> [How to complete this task]
Your answer must be an exact copy of the records below, with no pictures in it.

> [Data to use]
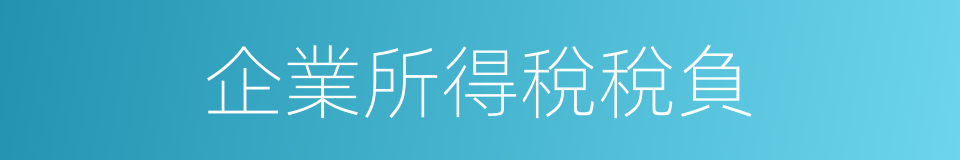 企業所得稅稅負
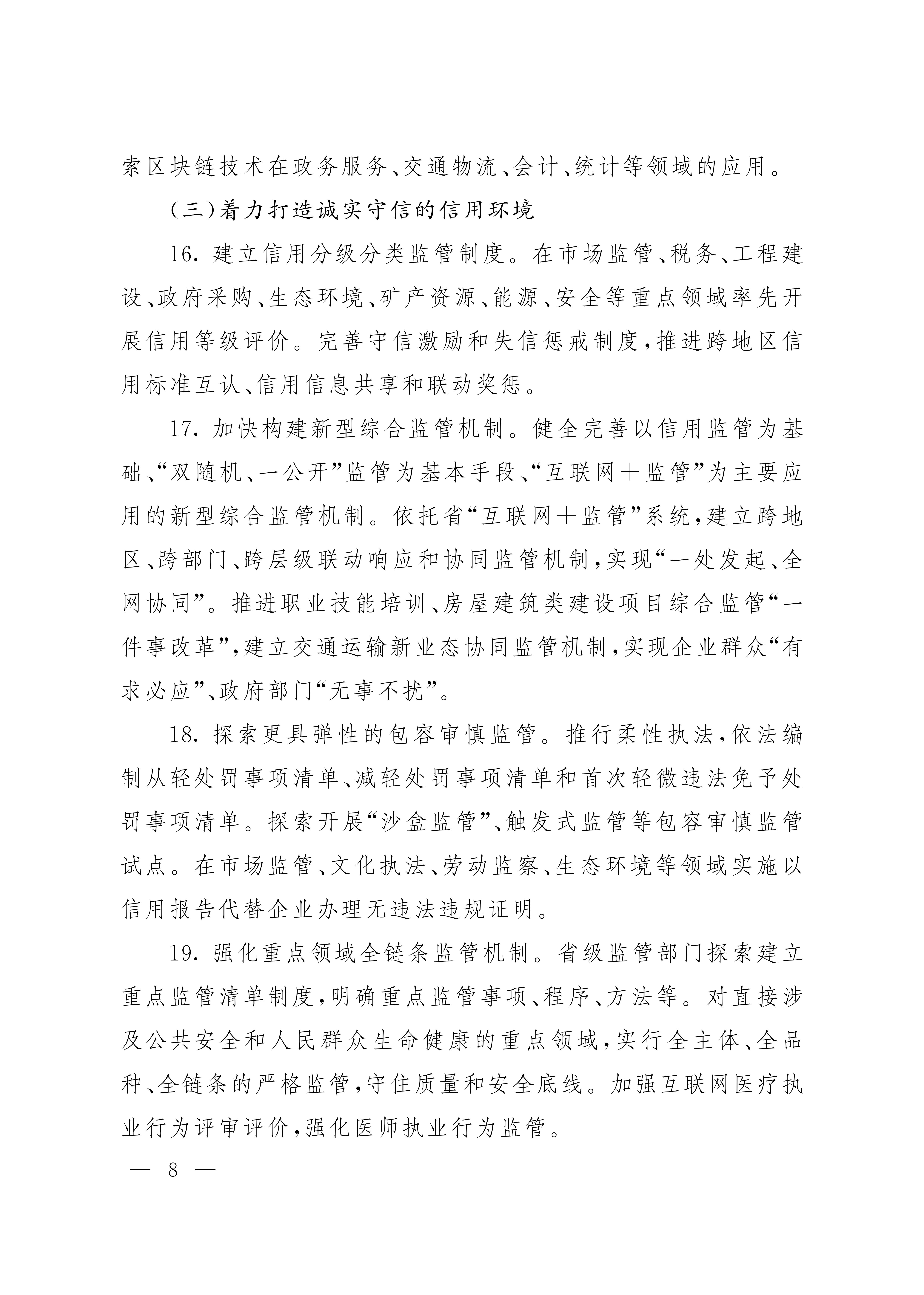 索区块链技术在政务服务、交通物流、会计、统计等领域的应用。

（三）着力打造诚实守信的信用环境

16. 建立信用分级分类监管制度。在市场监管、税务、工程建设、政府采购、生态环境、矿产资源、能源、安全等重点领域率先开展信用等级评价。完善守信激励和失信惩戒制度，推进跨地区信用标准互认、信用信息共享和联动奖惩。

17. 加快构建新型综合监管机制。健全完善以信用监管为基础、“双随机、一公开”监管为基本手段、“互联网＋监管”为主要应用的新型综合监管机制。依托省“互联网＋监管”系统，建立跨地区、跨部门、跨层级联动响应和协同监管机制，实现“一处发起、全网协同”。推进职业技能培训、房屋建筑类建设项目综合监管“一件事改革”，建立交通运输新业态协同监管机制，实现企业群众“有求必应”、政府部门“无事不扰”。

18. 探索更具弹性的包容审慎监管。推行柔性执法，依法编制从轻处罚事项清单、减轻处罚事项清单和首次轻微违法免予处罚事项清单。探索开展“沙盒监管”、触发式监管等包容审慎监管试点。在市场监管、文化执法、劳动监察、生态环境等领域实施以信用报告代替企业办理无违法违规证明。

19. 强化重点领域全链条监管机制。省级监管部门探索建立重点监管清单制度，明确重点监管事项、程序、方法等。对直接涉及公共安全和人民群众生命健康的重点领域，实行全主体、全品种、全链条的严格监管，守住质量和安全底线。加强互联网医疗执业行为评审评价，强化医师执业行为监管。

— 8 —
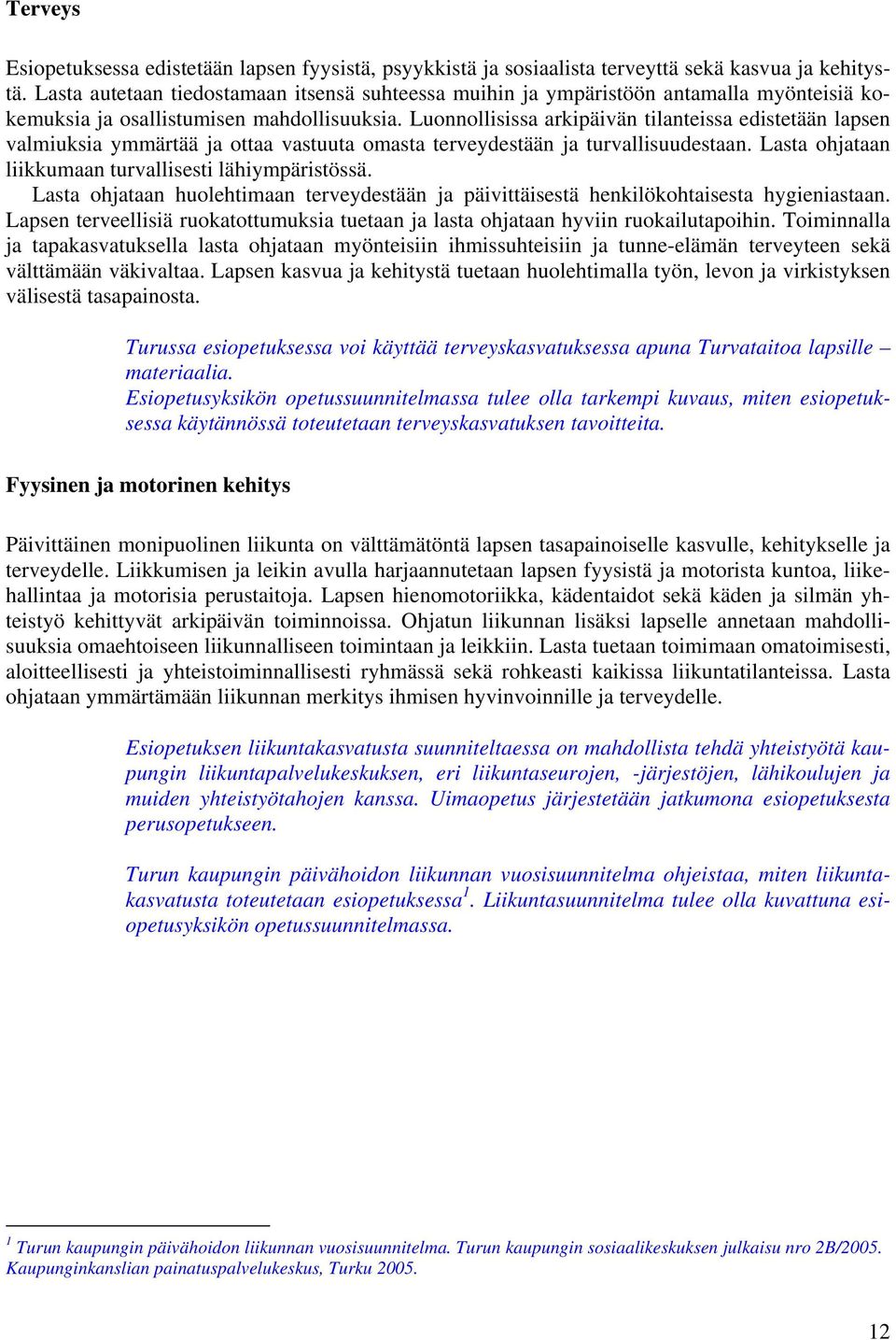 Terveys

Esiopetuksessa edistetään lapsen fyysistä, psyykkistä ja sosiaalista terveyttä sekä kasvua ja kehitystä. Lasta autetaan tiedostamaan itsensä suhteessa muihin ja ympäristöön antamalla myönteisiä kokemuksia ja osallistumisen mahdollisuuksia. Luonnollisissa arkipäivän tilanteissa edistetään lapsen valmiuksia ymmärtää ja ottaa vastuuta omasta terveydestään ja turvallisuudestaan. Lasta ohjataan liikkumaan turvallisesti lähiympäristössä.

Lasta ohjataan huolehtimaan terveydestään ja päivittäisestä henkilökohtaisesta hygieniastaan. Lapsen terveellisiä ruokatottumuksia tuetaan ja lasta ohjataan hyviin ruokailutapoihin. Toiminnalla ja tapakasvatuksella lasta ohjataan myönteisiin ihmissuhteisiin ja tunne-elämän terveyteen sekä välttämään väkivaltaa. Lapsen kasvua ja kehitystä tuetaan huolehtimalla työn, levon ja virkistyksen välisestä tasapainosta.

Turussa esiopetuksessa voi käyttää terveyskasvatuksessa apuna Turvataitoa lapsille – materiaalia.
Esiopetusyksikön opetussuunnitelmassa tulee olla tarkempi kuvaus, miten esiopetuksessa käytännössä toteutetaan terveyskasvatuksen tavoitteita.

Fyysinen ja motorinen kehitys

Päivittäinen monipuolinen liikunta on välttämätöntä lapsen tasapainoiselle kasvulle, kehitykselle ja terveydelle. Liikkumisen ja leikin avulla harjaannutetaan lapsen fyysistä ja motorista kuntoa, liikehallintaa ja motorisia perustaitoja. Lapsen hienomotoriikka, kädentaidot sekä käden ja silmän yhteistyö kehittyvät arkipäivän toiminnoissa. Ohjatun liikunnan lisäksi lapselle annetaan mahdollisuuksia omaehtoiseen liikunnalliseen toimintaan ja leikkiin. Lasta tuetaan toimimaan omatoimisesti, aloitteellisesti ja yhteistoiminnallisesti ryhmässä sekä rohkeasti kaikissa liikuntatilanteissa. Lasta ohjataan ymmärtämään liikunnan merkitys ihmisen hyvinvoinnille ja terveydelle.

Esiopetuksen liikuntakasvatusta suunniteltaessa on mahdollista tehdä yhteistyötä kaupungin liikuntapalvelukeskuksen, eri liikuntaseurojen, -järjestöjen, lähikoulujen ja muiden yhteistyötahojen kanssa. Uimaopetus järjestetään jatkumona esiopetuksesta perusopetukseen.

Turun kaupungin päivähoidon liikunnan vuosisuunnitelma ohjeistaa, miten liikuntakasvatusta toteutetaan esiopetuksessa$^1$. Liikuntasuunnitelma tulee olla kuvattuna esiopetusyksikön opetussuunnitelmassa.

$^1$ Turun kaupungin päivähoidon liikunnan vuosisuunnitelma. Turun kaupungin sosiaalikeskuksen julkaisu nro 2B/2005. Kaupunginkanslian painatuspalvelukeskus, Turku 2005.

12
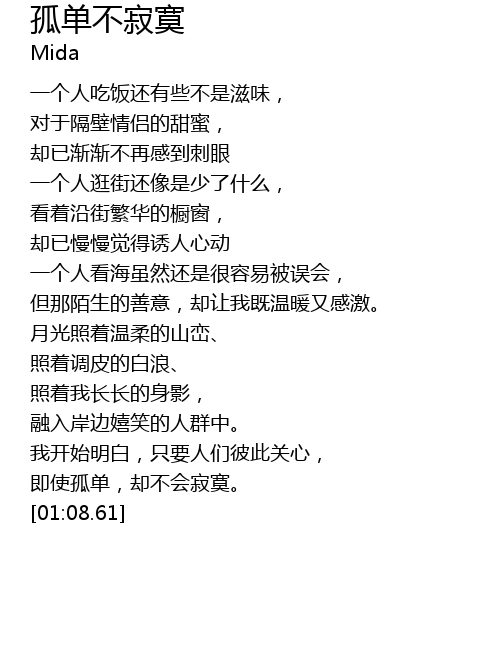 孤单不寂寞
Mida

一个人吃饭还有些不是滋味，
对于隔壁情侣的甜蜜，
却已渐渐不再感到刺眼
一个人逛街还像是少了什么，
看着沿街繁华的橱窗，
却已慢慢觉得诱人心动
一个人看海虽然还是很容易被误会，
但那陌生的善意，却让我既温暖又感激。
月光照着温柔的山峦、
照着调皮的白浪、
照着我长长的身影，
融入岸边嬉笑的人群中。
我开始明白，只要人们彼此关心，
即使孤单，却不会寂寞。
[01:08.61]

> [Solution]
 企業所得稅稅負
 索区块链技术在政务服务、交通物流、会计、统计等领域的应用。

（三）着力打造诚实守信的信用环境

16. 建立信用分级分类监管制度。在市场监管、税务、工程建设、政府采购、生态环境、矿产资源、能源、安全等重点领域率先开展信用等级评价。完善守信激励和失信惩戒制度，推进跨地区信用标准互认、信用信息共享和联动奖惩。

17. 加快构建新型综合监管机制。健全完善以信用监管为基础、“双随机、一公开”监管为基本手段、“互联网＋监管”为主要应用的新型综合监管机制。依托省“互联网＋监管”系统，建立跨地区、跨部门、跨层级联动响应和协同监管机制，实现“一处发起、全网协同”。推进职业技能培训、房屋建筑类建设项目综合监管“一件事改革”，建立交通运输新业态协同监管机制，实现企业群众“有求必应”、政府部门“无事不扰”。

18. 探索更具弹性的包容审慎监管。推行柔性执法，依法编制从轻处罚事项清单、减轻处罚事项清单和首次轻微违法免予处罚事项清单。探索开展“沙盒监管”、触发式监管等包容审慎监管试点。在市场监管、文化执法、劳动监察、生态环境等领域实施以信用报告代替企业办理无违法违规证明。

19. 强化重点领域全链条监管机制。省级监管部门探索建立重点监管清单制度，明确重点监管事项、程序、方法等。对直接涉及公共安全和人民群众生命健康的重点领域，实行全主体、全品种、全链条的严格监管，守住质量和安全底线。加强互联网医疗执业行为评审评价，强化医师执业行为监管。

— 8 —
 Terveys

Esiopetuksessa edistetään lapsen fyysistä, psyykkistä ja sosiaalista terveyttä sekä kasvua ja kehitystä. Lasta autetaan tiedostamaan itsensä suhteessa muihin ja ympäristöön antamalla myönteisiä kokemuksia ja osallistumisen mahdollisuuksia. Luonnollisissa arkipäivän tilanteissa edistetään lapsen valmiuksia ymmärtää ja ottaa vastuuta omasta terveydestään ja turvallisuudestaan. Lasta ohjataan liikkumaan turvallisesti lähiympäristössä.

Lasta ohjataan huolehtimaan terveydestään ja päivittäisestä henkilökohtaisesta hygieniastaan. Lapsen terveellisiä ruokatottumuksia tuetaan ja lasta ohjataan hyviin ruokailutapoihin. Toiminnalla ja tapakasvatuksella lasta ohjataan myönteisiin ihmissuhteisiin ja tunne-elämän terveyteen sekä välttämään väkivaltaa. Lapsen kasvua ja kehitystä tuetaan huolehtimalla työn, levon ja virkistyksen välisestä tasapainosta.

Turussa esiopetuksessa voi käyttää terveyskasvatuksessa apuna Turvataitoa lapsille – materiaalia.
Esiopetusyksikön opetussuunnitelmassa tulee olla tarkempi kuvaus, miten esiopetuksessa käytännössä toteutetaan terveyskasvatuksen tavoitteita.

Fyysinen ja motorinen kehitys

Päivittäinen monipuolinen liikunta on välttämätöntä lapsen tasapainoiselle kasvulle, kehitykselle ja terveydelle. Liikkumisen ja leikin avulla harjaannutetaan lapsen fyysistä ja motorista kuntoa, liikehallintaa ja motorisia perustaitoja. Lapsen hienomotoriikka, kädentaidot sekä käden ja silmän yhteistyö kehittyvät arkipäivän toiminnoissa. Ohjatun liikunnan lisäksi lapselle annetaan mahdollisuuksia omaehtoiseen liikunnalliseen toimintaan ja leikkiin. Lasta tuetaan toimimaan omatoimisesti, aloitteellisesti ja yhteistoiminnallisesti ryhmässä sekä rohkeasti kaikissa liikuntatilanteissa. Lasta ohjataan ymmärtämään liikunnan merkitys ihmisen hyvinvoinnille ja terveydelle.

Esiopetuksen liikuntakasvatusta suunniteltaessa on mahdollista tehdä yhteistyötä kaupungin liikuntapalvelukeskuksen, eri liikuntaseurojen, -järjestöjen, lähikoulujen ja muiden yhteistyötahojen kanssa. Uimaopetus järjestetään jatkumona esiopetuksesta perusopetukseen.

Turun kaupungin päivähoidon liikunnan vuosisuunnitelma ohjeistaa, miten liikuntakasvatusta toteutetaan esiopetuksessa$^1$. Liikuntasuunnitelma tulee olla kuvattuna esiopetusyksikön opetussuunnitelmassa.

$^1$ Turun kaupungin päivähoidon liikunnan vuosisuunnitelma. Turun kaupungin sosiaalikeskuksen julkaisu nro 2B/2005. Kaupunginkanslian painatuspalvelukeskus, Turku 2005.

12
 孤单不寂寞
Mida

一个人吃饭还有些不是滋味，
对于隔壁情侣的甜蜜，
却已渐渐不再感到刺眼
一个人逛街还像是少了什么，
看着沿街繁华的橱窗，
却已慢慢觉得诱人心动
一个人看海虽然还是很容易被误会，
但那陌生的善意，却让我既温暖又感激。
月光照着温柔的山峦、
照着调皮的白浪、
照着我长长的身影，
融入岸边嬉笑的人群中。
我开始明白，只要人们彼此关心，
即使孤单，却不会寂寞。
[01:08.61]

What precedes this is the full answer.